Source: The New York Times

Doctors in the United States wrote more than four million prescriptions last year for nitroglycerin tablets, heart drugs placed under the tongue to reduce the chest pain angina or to stop a heart attack.

But the majority of the drugs sold had not been approved for sale, nor had their safety and effectiveness been vetted, by the Food and Drug Administration.

And many doctors, who discovered only last week that pharmacies were giving their patients unproved heart tablets, now say they have no way of knowing whether patients have suffered unnecessarily as a result.

Read more: http://www.nytimes.com/2010/03/27/business/27nitro.html

We won't be getting as much $$ from you is what they meant. They don't give a tinker's damn about safety or purity.

Nitro has been prescribed forever. What next? Isn't gov't supposed to oversee this stuff?

The crafty (mis-)wording of the article lends itself to misinterpretation.

Don't misunderstand...it's only the efficacy of the nitroglycerin TABLETS that missed scrutiny. Impure/poorly manufactured drugs are often worse than no drug at all. That Canada cannot be trusted to produce chemically pure compounds is the line we're being sold. (Statistically, that's total bollocks, BTW).

The drug itself still has the same (very useful) effects, physiologically...it's still the best vasodialator to combat anginal pain and congestive heart failure.

Seriously, DO NOT encourage your family members to stop taking nitro when they need it. (!) DO have them all start writing letters to their government to do their d*mned jobs properly.

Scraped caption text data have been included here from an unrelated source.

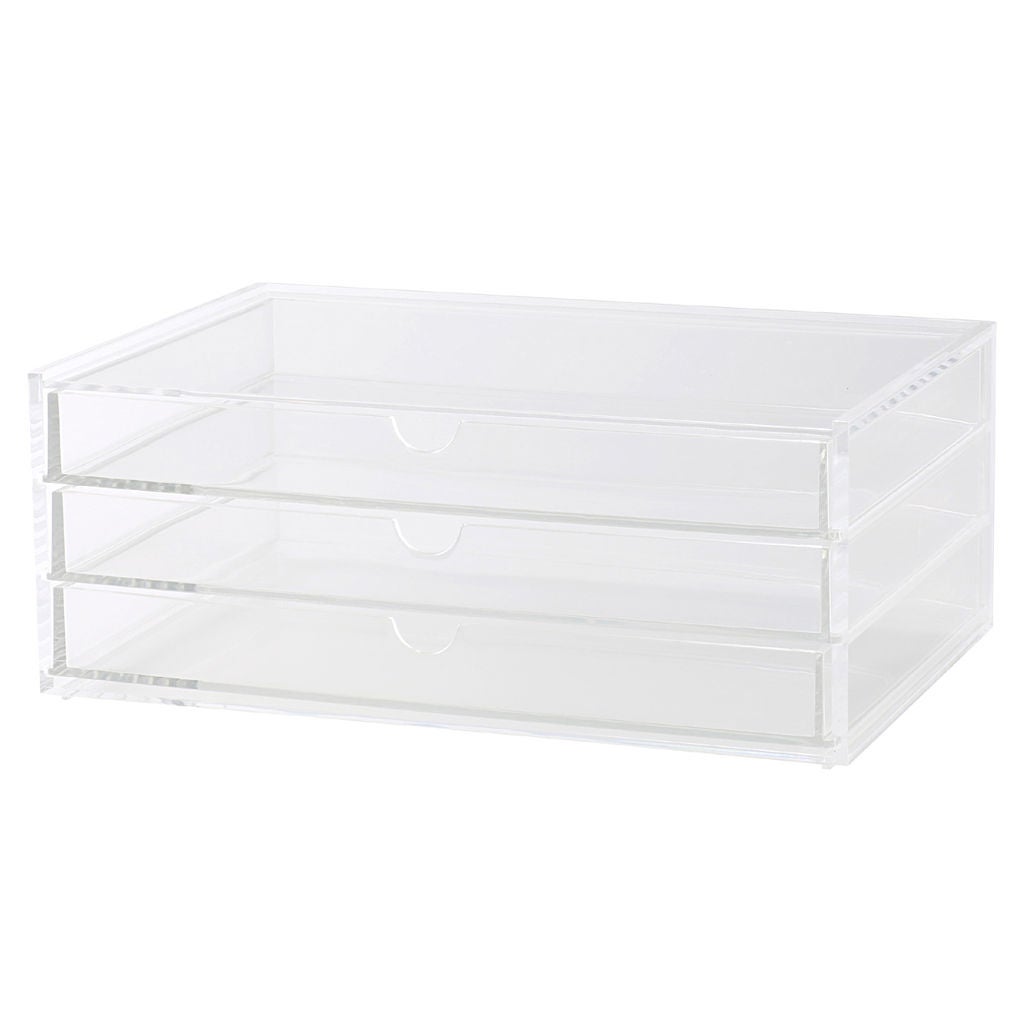 重なるアクリルケース横型3段 無印良品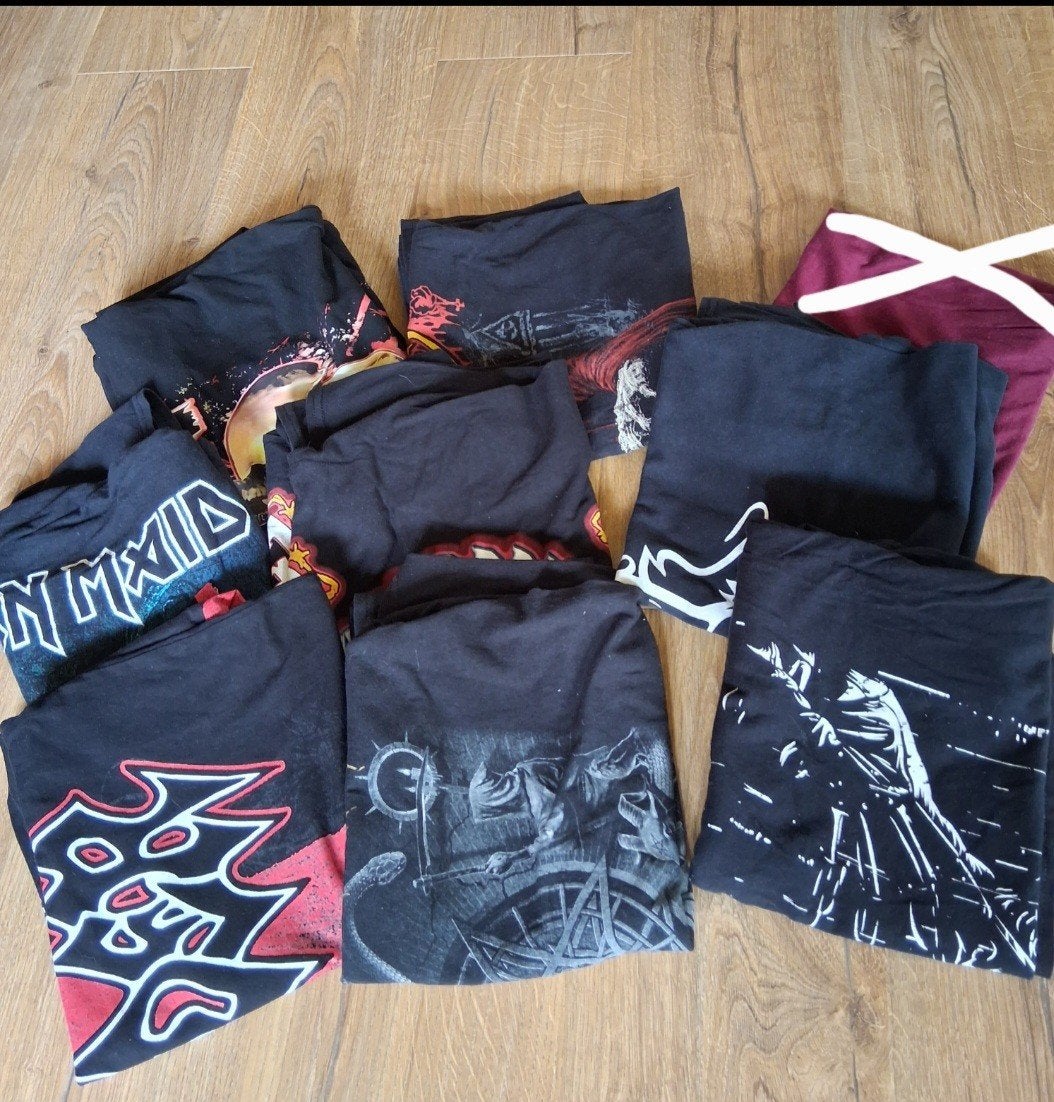 Bandshirts "metal" maat M, Kleding | Heren, Ophalen of Verzenden, Zo goed als nieuw, Maat 48/50 (M), Zwart
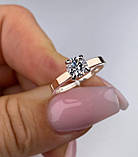 Срібна жіноча каблучка кільце з камнем, фото 2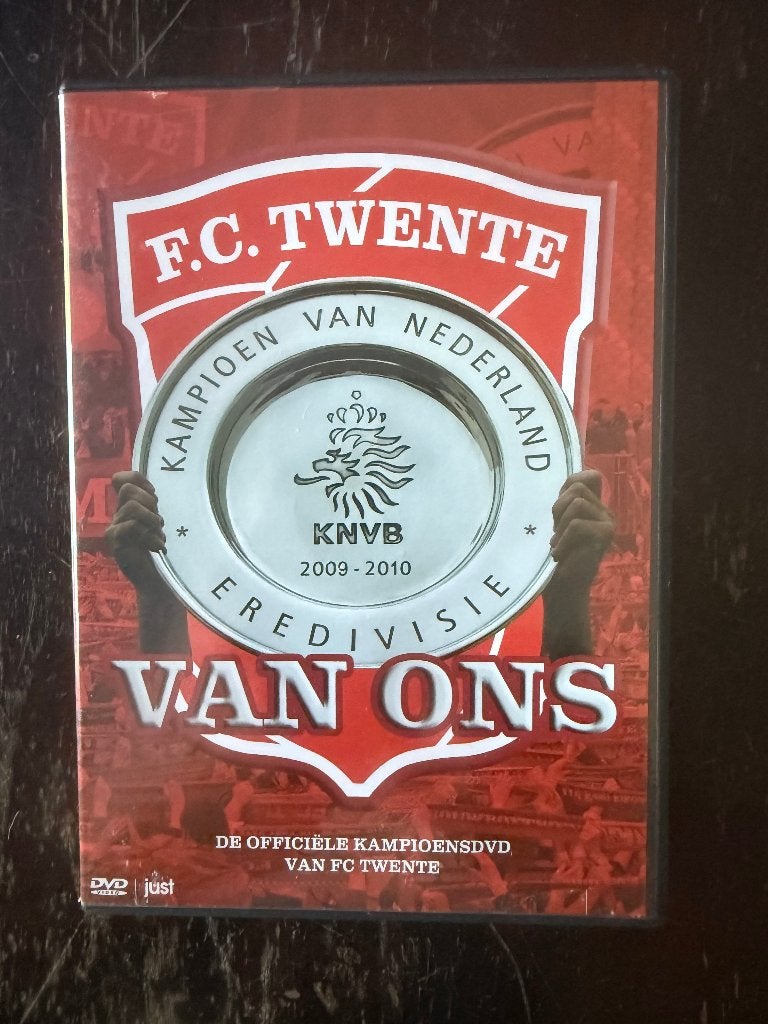 FC Twente Kampioen 2010 Van Ons ( 2 DVD Box ), Ophalen of Verzenden, Zo goed als nieuw, F.C. Twente, Overige typen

The only story here is that the FDA has once again failed us entirely.

You should post more.

:hi:

This as well as many other "old" drugs were "grand-fathered" in via the http://en.wikipedia.org/wiki/Kefauver_Harris_AmendmentKefauver-Harris Amendment">Kefauvrer-Harris Amendment to the Food, Drug, and Cosmetics Act as they were being used before this amendment was enacted in 1962. Thus they were not required to submit New Drug Applications (including clinical data, etc) to allow their continued use, but would need to provide some sort of data to prove their effectiveness. More recently, a decision was made to go back and start enforcing the requirement for such data on those grand-fathered drugs that still had not provided data.

Now enter 20 years of (non-contiguous) repukes in the White House and 12 years of repukes and/or DINOs running Congress (with 8 years where the repukes controlled it all), and this combo essentially destroyed the agency with a lack of funding to bring on the staff necessary to review what would be an avalanche of ANDAs for those remaining drugs. As a sidenote, the agency had and still has MOUs with Canada regarding pharmaceuticals.

The only thing that failed you were repukes and the DINOs who work with them, so re-direct your frustration to the source.